## Fonte:
>>>
Lorella sposa l’uomo invisibile

Più credibili i Fantastici Quattro di Stan Lee

Fiamma e Lorella sono le protagoniste della commedia scritta e diretta da Edoardo Erba: Il marito invisibile. Negli anni Settanta, tra i fortunati fumetti di Stan Lee – il creatore dell’Uomo Ragno, per intenderci – c’erano, qualcuno lo ricorderà, anche i Fantastici Quattro: Reed Richards, Susan Storm, Johnny e Ben (La Cosa). Reed e Susan erano regolarmente sposati e lei era la donna invisibile, nel senso che i suoi poteri soprannaturali la rendevano eterea, ma soltanto in determinati momenti, quando bisognava mettere in azione le «peculiarità» che facevano di quei personaggi dei supereroi da fumetto. Lorella, invece, vive in un appartamento abbastanza comune, usa internet, ama le videochat, prende le gocce per combattere l’ansia, lotta in continuazione contro i capelli che le cascano davanti agli occhi, e trova il coraggio di confessare di aver sposato un uomo invisibile soltanto a Fiamma, la sua amica del cuore. Stan Lee, a suo tempo, riuscì a creare intorno ai suoi eroi un contesto che rendesse plausibili le assurdità vissute dai suoi figurini disegnati per le vignette, che alternavano, alla comune esistenza civile, vicende che avevano dell’incredibile: così Reed Richards, quando era impegnato nel contrastare il male era al fianco della donna invisibile, ma nel momento del relax poteva godere di una moglie, carina, bionda e in carne; per la povera Lorella non è così, ogni possibilità di attrazione estetica e fisica le è preclusa.
<<<
## Compito da svolgere:
Secondo l'articolo sulla commedia Il marito invisibile, chi l'ha scritta e diretta?

## Dati archiviati:
>>>
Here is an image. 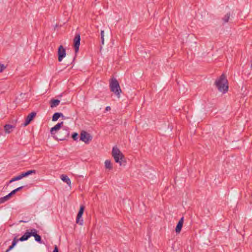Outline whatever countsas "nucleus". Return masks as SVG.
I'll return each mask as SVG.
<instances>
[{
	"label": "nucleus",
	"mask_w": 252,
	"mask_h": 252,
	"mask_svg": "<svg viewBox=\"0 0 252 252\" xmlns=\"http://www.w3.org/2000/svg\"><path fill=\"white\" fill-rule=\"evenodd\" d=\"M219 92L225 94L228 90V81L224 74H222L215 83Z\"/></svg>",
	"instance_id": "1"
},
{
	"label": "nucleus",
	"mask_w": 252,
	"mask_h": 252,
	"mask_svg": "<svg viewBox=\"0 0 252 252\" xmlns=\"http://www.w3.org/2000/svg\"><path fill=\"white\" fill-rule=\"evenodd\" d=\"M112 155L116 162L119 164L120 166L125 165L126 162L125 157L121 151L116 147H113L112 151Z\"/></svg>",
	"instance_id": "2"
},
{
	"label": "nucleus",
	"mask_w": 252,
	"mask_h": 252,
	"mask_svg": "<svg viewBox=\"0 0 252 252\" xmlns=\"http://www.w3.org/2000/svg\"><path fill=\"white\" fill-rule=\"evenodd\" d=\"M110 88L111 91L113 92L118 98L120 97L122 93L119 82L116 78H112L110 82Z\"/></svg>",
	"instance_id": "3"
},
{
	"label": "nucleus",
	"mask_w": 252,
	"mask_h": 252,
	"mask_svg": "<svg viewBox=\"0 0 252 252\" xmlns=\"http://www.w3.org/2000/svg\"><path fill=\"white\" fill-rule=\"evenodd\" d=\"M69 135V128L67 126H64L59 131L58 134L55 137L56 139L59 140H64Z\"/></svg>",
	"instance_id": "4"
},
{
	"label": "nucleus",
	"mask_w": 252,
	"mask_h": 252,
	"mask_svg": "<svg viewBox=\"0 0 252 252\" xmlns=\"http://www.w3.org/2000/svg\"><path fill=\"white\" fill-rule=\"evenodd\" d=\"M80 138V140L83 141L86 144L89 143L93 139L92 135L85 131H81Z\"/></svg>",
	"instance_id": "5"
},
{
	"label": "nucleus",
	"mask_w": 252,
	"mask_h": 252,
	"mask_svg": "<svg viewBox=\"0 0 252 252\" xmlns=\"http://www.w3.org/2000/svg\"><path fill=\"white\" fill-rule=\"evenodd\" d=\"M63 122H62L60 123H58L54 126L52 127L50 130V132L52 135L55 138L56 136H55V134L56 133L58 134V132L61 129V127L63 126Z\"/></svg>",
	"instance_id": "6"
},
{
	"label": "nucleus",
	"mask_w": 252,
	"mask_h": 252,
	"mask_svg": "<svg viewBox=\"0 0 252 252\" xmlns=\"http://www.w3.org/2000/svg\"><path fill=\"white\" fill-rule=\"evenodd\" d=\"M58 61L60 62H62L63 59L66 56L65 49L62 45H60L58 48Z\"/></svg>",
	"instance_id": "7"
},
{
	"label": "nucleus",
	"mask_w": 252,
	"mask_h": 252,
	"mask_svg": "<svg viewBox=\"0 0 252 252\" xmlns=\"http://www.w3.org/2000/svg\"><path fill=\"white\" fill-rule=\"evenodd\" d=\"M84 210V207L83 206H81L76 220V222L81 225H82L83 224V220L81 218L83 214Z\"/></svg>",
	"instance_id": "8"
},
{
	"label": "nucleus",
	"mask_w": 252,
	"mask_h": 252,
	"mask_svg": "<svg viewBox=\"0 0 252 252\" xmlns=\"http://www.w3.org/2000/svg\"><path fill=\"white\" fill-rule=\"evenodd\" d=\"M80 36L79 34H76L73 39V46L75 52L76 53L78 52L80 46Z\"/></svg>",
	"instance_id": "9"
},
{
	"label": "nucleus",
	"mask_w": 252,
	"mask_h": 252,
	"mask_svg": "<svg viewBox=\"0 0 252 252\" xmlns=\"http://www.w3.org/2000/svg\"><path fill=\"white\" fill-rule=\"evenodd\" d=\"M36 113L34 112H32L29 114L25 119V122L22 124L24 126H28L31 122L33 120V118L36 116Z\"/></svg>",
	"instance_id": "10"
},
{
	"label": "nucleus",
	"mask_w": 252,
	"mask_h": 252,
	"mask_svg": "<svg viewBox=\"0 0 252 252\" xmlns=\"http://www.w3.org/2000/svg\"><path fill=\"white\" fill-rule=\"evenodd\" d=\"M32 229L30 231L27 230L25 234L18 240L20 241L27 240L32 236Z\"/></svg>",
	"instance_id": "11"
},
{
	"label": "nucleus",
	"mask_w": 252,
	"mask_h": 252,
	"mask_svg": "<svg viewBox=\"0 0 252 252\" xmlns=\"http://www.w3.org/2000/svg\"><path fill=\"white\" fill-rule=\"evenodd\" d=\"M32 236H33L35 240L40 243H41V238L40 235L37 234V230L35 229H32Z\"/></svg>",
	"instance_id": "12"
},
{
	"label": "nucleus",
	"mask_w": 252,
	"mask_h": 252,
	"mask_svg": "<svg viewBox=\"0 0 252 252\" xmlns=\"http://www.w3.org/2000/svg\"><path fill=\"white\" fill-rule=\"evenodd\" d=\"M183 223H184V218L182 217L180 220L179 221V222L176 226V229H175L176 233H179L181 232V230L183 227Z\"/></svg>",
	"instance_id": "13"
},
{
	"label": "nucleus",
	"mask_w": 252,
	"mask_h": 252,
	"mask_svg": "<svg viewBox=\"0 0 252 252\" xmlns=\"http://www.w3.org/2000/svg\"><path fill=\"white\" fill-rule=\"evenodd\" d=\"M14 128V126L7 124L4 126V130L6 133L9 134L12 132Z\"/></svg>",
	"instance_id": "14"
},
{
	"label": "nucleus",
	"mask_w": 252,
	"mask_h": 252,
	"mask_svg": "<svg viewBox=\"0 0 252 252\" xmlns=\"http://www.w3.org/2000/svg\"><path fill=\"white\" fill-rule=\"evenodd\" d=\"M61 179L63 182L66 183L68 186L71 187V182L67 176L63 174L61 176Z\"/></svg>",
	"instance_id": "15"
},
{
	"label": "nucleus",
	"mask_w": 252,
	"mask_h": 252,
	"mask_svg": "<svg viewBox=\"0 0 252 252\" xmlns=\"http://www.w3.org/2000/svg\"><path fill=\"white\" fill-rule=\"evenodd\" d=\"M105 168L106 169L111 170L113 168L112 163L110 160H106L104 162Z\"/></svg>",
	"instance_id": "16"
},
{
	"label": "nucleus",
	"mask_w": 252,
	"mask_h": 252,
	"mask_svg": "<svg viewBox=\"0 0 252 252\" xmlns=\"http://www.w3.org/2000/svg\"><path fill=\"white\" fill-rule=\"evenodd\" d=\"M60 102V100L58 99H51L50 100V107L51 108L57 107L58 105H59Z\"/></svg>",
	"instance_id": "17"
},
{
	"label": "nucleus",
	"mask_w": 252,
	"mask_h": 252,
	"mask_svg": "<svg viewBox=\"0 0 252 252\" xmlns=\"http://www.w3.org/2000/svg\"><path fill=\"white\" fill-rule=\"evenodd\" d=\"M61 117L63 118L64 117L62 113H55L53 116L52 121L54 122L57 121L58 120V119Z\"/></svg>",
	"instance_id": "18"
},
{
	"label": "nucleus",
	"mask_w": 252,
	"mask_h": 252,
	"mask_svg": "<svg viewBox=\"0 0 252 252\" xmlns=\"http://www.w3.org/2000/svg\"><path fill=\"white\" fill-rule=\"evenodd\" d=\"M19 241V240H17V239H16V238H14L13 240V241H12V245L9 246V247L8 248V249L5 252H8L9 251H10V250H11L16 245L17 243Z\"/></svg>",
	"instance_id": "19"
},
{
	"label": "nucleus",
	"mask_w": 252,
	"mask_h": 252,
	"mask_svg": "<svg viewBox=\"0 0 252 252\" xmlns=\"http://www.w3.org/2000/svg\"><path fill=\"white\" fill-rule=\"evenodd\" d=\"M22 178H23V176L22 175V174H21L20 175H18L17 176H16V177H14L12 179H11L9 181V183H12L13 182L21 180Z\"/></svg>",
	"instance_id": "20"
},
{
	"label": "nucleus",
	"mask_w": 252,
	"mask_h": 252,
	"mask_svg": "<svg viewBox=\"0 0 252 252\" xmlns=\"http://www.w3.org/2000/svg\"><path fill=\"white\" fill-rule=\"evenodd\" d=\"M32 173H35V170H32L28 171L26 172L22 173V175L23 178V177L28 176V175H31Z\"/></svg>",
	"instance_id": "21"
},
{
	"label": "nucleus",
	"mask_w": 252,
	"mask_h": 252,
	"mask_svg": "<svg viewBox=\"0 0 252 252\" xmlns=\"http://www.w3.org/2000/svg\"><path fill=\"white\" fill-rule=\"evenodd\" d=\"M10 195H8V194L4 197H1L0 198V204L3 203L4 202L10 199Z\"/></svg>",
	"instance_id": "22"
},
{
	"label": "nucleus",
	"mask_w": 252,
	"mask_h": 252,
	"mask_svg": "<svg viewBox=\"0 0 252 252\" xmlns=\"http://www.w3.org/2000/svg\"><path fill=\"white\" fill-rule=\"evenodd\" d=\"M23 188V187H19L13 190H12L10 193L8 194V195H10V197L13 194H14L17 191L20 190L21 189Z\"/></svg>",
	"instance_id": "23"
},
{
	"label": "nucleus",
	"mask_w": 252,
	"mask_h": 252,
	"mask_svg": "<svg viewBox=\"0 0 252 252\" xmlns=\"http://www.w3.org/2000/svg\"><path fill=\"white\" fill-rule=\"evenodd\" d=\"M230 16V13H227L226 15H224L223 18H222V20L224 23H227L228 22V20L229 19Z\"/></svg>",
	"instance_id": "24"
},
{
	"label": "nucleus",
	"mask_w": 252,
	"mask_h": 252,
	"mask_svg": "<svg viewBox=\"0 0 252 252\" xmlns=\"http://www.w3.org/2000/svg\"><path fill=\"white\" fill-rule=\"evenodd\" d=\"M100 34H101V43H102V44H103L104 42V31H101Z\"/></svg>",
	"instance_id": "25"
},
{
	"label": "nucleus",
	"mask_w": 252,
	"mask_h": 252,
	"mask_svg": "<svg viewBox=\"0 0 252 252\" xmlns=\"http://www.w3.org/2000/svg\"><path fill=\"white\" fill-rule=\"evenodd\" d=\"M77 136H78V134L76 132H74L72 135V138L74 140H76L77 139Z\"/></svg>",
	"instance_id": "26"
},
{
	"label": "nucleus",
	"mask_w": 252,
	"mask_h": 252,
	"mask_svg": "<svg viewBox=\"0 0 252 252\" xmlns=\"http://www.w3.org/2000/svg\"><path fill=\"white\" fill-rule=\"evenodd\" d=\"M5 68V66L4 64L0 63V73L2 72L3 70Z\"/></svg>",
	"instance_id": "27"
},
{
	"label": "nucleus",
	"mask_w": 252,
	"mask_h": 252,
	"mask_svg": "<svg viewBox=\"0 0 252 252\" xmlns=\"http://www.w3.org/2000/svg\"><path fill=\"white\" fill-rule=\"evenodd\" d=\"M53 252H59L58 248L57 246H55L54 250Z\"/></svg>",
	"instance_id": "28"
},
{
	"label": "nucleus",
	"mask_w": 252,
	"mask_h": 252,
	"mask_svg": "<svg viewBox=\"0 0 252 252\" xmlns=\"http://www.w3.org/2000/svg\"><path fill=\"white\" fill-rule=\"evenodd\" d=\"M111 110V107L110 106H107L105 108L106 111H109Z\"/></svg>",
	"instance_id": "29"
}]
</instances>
<<<
>>>
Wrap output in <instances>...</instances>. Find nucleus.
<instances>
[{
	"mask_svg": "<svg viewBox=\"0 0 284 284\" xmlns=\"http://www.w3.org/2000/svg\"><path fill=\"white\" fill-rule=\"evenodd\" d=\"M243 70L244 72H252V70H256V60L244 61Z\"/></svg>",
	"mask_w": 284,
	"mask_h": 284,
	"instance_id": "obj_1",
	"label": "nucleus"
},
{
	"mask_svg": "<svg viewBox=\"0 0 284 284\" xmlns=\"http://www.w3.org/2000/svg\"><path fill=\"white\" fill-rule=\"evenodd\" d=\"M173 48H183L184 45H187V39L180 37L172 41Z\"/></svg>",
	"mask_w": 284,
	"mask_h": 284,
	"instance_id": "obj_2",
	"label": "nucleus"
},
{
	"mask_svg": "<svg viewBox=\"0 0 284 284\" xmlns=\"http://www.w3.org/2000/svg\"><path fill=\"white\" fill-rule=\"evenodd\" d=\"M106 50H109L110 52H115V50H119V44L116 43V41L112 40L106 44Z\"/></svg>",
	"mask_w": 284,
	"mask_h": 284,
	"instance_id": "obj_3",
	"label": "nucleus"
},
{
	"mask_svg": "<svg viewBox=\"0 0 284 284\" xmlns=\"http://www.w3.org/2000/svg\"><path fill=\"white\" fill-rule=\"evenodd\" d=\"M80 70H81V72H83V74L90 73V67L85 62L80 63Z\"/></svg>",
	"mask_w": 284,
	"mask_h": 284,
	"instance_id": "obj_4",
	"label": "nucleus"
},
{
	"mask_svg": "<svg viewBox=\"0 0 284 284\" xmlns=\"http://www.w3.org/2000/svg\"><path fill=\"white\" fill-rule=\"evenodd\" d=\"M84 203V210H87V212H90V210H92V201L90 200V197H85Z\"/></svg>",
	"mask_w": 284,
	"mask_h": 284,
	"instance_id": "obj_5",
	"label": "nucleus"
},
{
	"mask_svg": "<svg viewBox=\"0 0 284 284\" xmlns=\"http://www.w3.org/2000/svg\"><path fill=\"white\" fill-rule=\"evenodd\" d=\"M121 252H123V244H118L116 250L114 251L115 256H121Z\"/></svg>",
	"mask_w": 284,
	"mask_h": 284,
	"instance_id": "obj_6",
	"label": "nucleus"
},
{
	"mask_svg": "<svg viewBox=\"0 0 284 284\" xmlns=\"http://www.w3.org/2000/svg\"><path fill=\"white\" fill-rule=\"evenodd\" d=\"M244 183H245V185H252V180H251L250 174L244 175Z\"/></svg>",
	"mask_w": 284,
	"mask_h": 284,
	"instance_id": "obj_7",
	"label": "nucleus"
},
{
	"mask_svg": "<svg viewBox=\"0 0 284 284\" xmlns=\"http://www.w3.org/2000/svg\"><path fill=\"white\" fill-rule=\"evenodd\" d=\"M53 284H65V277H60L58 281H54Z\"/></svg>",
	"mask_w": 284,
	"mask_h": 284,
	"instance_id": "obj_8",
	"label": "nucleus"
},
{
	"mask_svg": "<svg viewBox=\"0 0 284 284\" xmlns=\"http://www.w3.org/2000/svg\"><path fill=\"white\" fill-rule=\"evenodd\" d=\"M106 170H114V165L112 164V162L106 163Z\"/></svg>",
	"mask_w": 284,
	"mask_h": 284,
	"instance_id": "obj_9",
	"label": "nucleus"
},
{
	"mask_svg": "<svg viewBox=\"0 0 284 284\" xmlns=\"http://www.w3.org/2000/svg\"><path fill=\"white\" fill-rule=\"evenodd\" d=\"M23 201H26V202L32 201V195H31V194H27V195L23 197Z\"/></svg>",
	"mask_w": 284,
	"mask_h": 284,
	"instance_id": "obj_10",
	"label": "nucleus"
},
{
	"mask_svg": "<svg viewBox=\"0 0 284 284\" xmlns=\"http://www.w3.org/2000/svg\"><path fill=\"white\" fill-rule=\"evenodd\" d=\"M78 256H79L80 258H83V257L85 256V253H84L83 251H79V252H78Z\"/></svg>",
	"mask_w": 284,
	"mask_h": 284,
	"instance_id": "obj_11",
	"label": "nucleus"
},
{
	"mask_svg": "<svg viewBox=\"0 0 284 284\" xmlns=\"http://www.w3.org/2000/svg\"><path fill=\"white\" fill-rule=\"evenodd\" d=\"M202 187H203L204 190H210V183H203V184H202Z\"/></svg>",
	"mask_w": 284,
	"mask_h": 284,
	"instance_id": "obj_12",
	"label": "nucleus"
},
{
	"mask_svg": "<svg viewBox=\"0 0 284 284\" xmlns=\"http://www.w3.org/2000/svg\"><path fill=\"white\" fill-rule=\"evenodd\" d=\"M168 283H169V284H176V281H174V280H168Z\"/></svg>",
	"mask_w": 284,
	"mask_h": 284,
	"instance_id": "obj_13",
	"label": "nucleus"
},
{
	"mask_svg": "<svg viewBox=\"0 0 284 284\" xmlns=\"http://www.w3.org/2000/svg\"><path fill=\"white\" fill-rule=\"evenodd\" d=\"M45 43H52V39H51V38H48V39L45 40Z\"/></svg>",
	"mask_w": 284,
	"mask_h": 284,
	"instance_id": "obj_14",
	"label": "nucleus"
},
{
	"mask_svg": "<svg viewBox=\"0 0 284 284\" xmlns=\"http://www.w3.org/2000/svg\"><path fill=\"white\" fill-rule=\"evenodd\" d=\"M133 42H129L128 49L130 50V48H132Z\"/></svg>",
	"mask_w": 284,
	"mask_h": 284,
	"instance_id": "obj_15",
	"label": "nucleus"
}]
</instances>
<<<
>>>
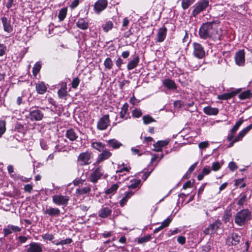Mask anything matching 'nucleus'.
<<<
## Soluzione del problema:
Edoardo Erba.